Source extract:
How did you get to where you are today?
I don't believe in luck. My father taught me that you create the circumstances that deliver success. I graduated from Sheffield University with a degree in business studies in 1988 and held positions in finance at both Rolls Royce and Scottish & Newcastle.
I began working at Whitbread (now InBev UK) in 1992 as marketing finance manager and then took on a variety of marketing roles until I was appointed MD for the operation in Ireland in 2002 after working on the Integration of the Bass & Whitbread businesses to form Interbrew UK. In 2004, I started my current role, MD for InBev UK's take home division.
What was your best career decision?
Taking the job I was offered at Whitbread in 1992. The culture was worlds apart from my previous workplaces and the job itself gave me the chance to broaden my business brain to include sales on top of marketing and finance skills.
Do you have a mentor?
Stewart Gilliland (former president of Inbev Western Europe & Interbrew UK and now CEO of Müller Dairy UK) whom I worked with at Whitbread, now InBev UK, for more than 15 years. He leads by example and has always given honest feedback. He has the rare ability to be frank, firm and friendly all in the same conversation.
What is the most important piece of information you've ever been told?
"Remember there is no point being the most successful person in the graveyard."
If you could change one thing in the grocery industry, what would it be?
I want to see an end to the value destruction caused by the deep discounting of beer. It's gone on for too long, causing long-term damage to the category and its brands. I'd now be happy to see a ban on below cost selling. If not, the day will come when a big brewer goes out of business.
What is the most rewarding part of your job?
I'm able to offer people jobs and see those people develop. At our Recognition Awards at our annual conference I have the opportunity to reward our highest achievers.
The one thing you could not do without?
My wife! My laptop is important too, but she is definitely number one.
What advice would you give to someone starting out in the industry today?
Be patient! Things won't always happen when you want but if you're good, you'll get there. And whatever happens, your job will never be more important than your health, family and friends.

Exercise tasks:
- a) Repeat everything in the interview from "I don't believe" down to "have a mentor?".
- b) Summarize the interview in two sentences.
- c) Rewrite the interview's paragraph beginning "I began working at Whitbread" as a bulleted list of its career steps.
The stored items are separate material and have no connection to the interview.

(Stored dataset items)
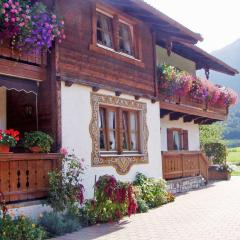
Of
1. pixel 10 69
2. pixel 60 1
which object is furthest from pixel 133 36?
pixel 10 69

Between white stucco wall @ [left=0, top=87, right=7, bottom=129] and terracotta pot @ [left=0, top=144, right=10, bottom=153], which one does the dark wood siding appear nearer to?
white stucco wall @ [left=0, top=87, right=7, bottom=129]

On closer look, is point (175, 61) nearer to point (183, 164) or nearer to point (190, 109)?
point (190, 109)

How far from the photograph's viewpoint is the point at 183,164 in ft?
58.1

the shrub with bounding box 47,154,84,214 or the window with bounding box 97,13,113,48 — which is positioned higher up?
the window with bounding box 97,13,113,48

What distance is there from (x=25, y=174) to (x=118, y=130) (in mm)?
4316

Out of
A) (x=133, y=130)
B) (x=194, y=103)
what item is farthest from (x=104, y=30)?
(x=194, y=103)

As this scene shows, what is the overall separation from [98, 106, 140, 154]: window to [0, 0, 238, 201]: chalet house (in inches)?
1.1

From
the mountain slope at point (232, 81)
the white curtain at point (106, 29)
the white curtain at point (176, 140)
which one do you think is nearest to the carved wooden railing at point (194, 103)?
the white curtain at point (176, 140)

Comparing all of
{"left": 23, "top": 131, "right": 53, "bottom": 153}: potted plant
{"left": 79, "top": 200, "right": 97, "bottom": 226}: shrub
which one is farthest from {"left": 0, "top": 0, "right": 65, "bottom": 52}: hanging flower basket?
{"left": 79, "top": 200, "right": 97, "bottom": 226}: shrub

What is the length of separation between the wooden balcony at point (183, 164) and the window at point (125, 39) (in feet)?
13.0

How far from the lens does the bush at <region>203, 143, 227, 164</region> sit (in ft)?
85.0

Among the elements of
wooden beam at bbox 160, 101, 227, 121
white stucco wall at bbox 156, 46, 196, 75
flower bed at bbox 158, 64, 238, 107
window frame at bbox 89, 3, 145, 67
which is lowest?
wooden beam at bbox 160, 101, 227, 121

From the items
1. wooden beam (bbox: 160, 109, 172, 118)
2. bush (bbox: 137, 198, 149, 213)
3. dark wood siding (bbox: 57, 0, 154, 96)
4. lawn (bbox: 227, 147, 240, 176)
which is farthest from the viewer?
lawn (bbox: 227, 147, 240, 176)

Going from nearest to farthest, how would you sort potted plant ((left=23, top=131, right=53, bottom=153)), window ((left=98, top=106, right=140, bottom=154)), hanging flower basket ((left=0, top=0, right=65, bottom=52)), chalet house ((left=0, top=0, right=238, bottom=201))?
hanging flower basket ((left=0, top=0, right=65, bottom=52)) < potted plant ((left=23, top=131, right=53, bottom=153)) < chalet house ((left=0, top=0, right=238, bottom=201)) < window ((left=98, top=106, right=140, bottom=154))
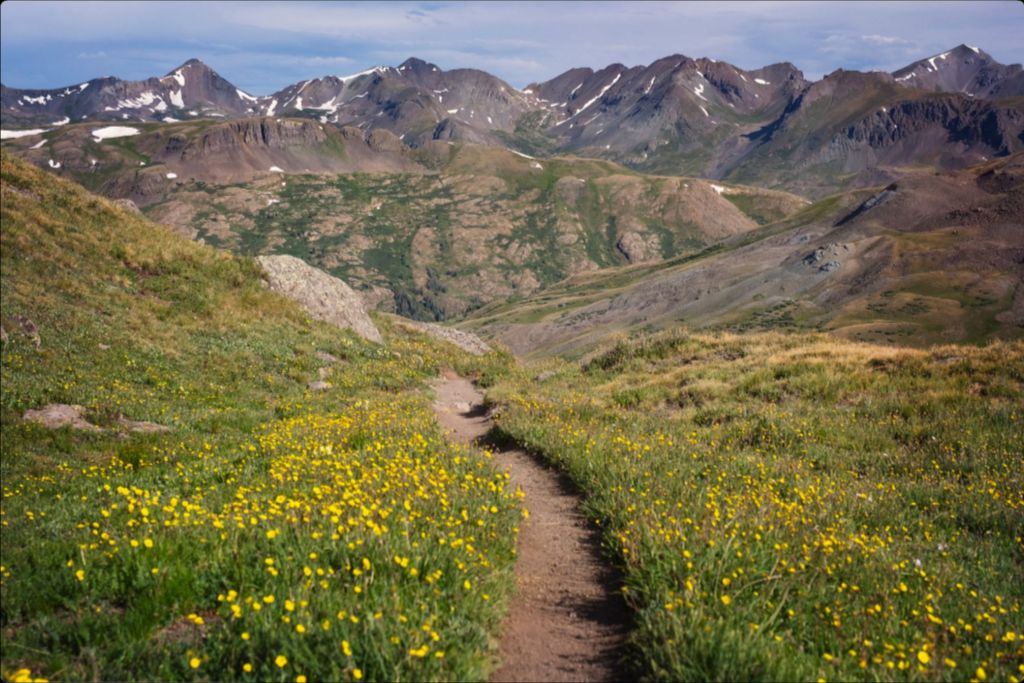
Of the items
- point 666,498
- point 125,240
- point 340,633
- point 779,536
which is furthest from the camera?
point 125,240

Task-by-task outputs:
- a)
I don't believe in luck. My father taught me that you create the circumstances that deliver success. I graduated from Sheffield University with a degree in business studies in 1988 and held positions in finance at both Rolls Royce and Scottish & Newcastle.
I began working at Whitbread (now InBev UK) in 1992 as marketing finance manager and then took on a variety of marketing roles until I was appointed MD for the operation in Ireland in 2002 after working on the Integration of the Bass & Whitbread businesses to form Interbrew UK. In 2004, I started my current role, MD for InBev UK's take home division.
What was your best career decision?
Taking the job I was offered at Whitbread in 1992. The culture was worlds apart from my previous workplaces and the job itself gave me the chance to broaden my business brain to include sales on top of marketing and finance skills.
Do you have a mentor?

- b) The speaker studied business at Sheffield University, worked in finance at Rolls Royce and Scottish & Newcastle, joined Whitbread in 1992, and has been MD of InBev UK's take home division since 2004. In the interview, the speaker calls the 1992 Whitbread job the best career decision, names Stewart Gilliland as a mentor, and wants an end to the deep discounting of beer.

- c)
- 1992: joined Whitbread (now InBev UK) as marketing finance manager
- Held a variety of marketing roles after that
- Worked on integrating the Bass and Whitbread businesses to form Interbrew UK
- 2002: appointed MD for the operation in Ireland
- 2004: started the current role, MD of InBev UK's take home division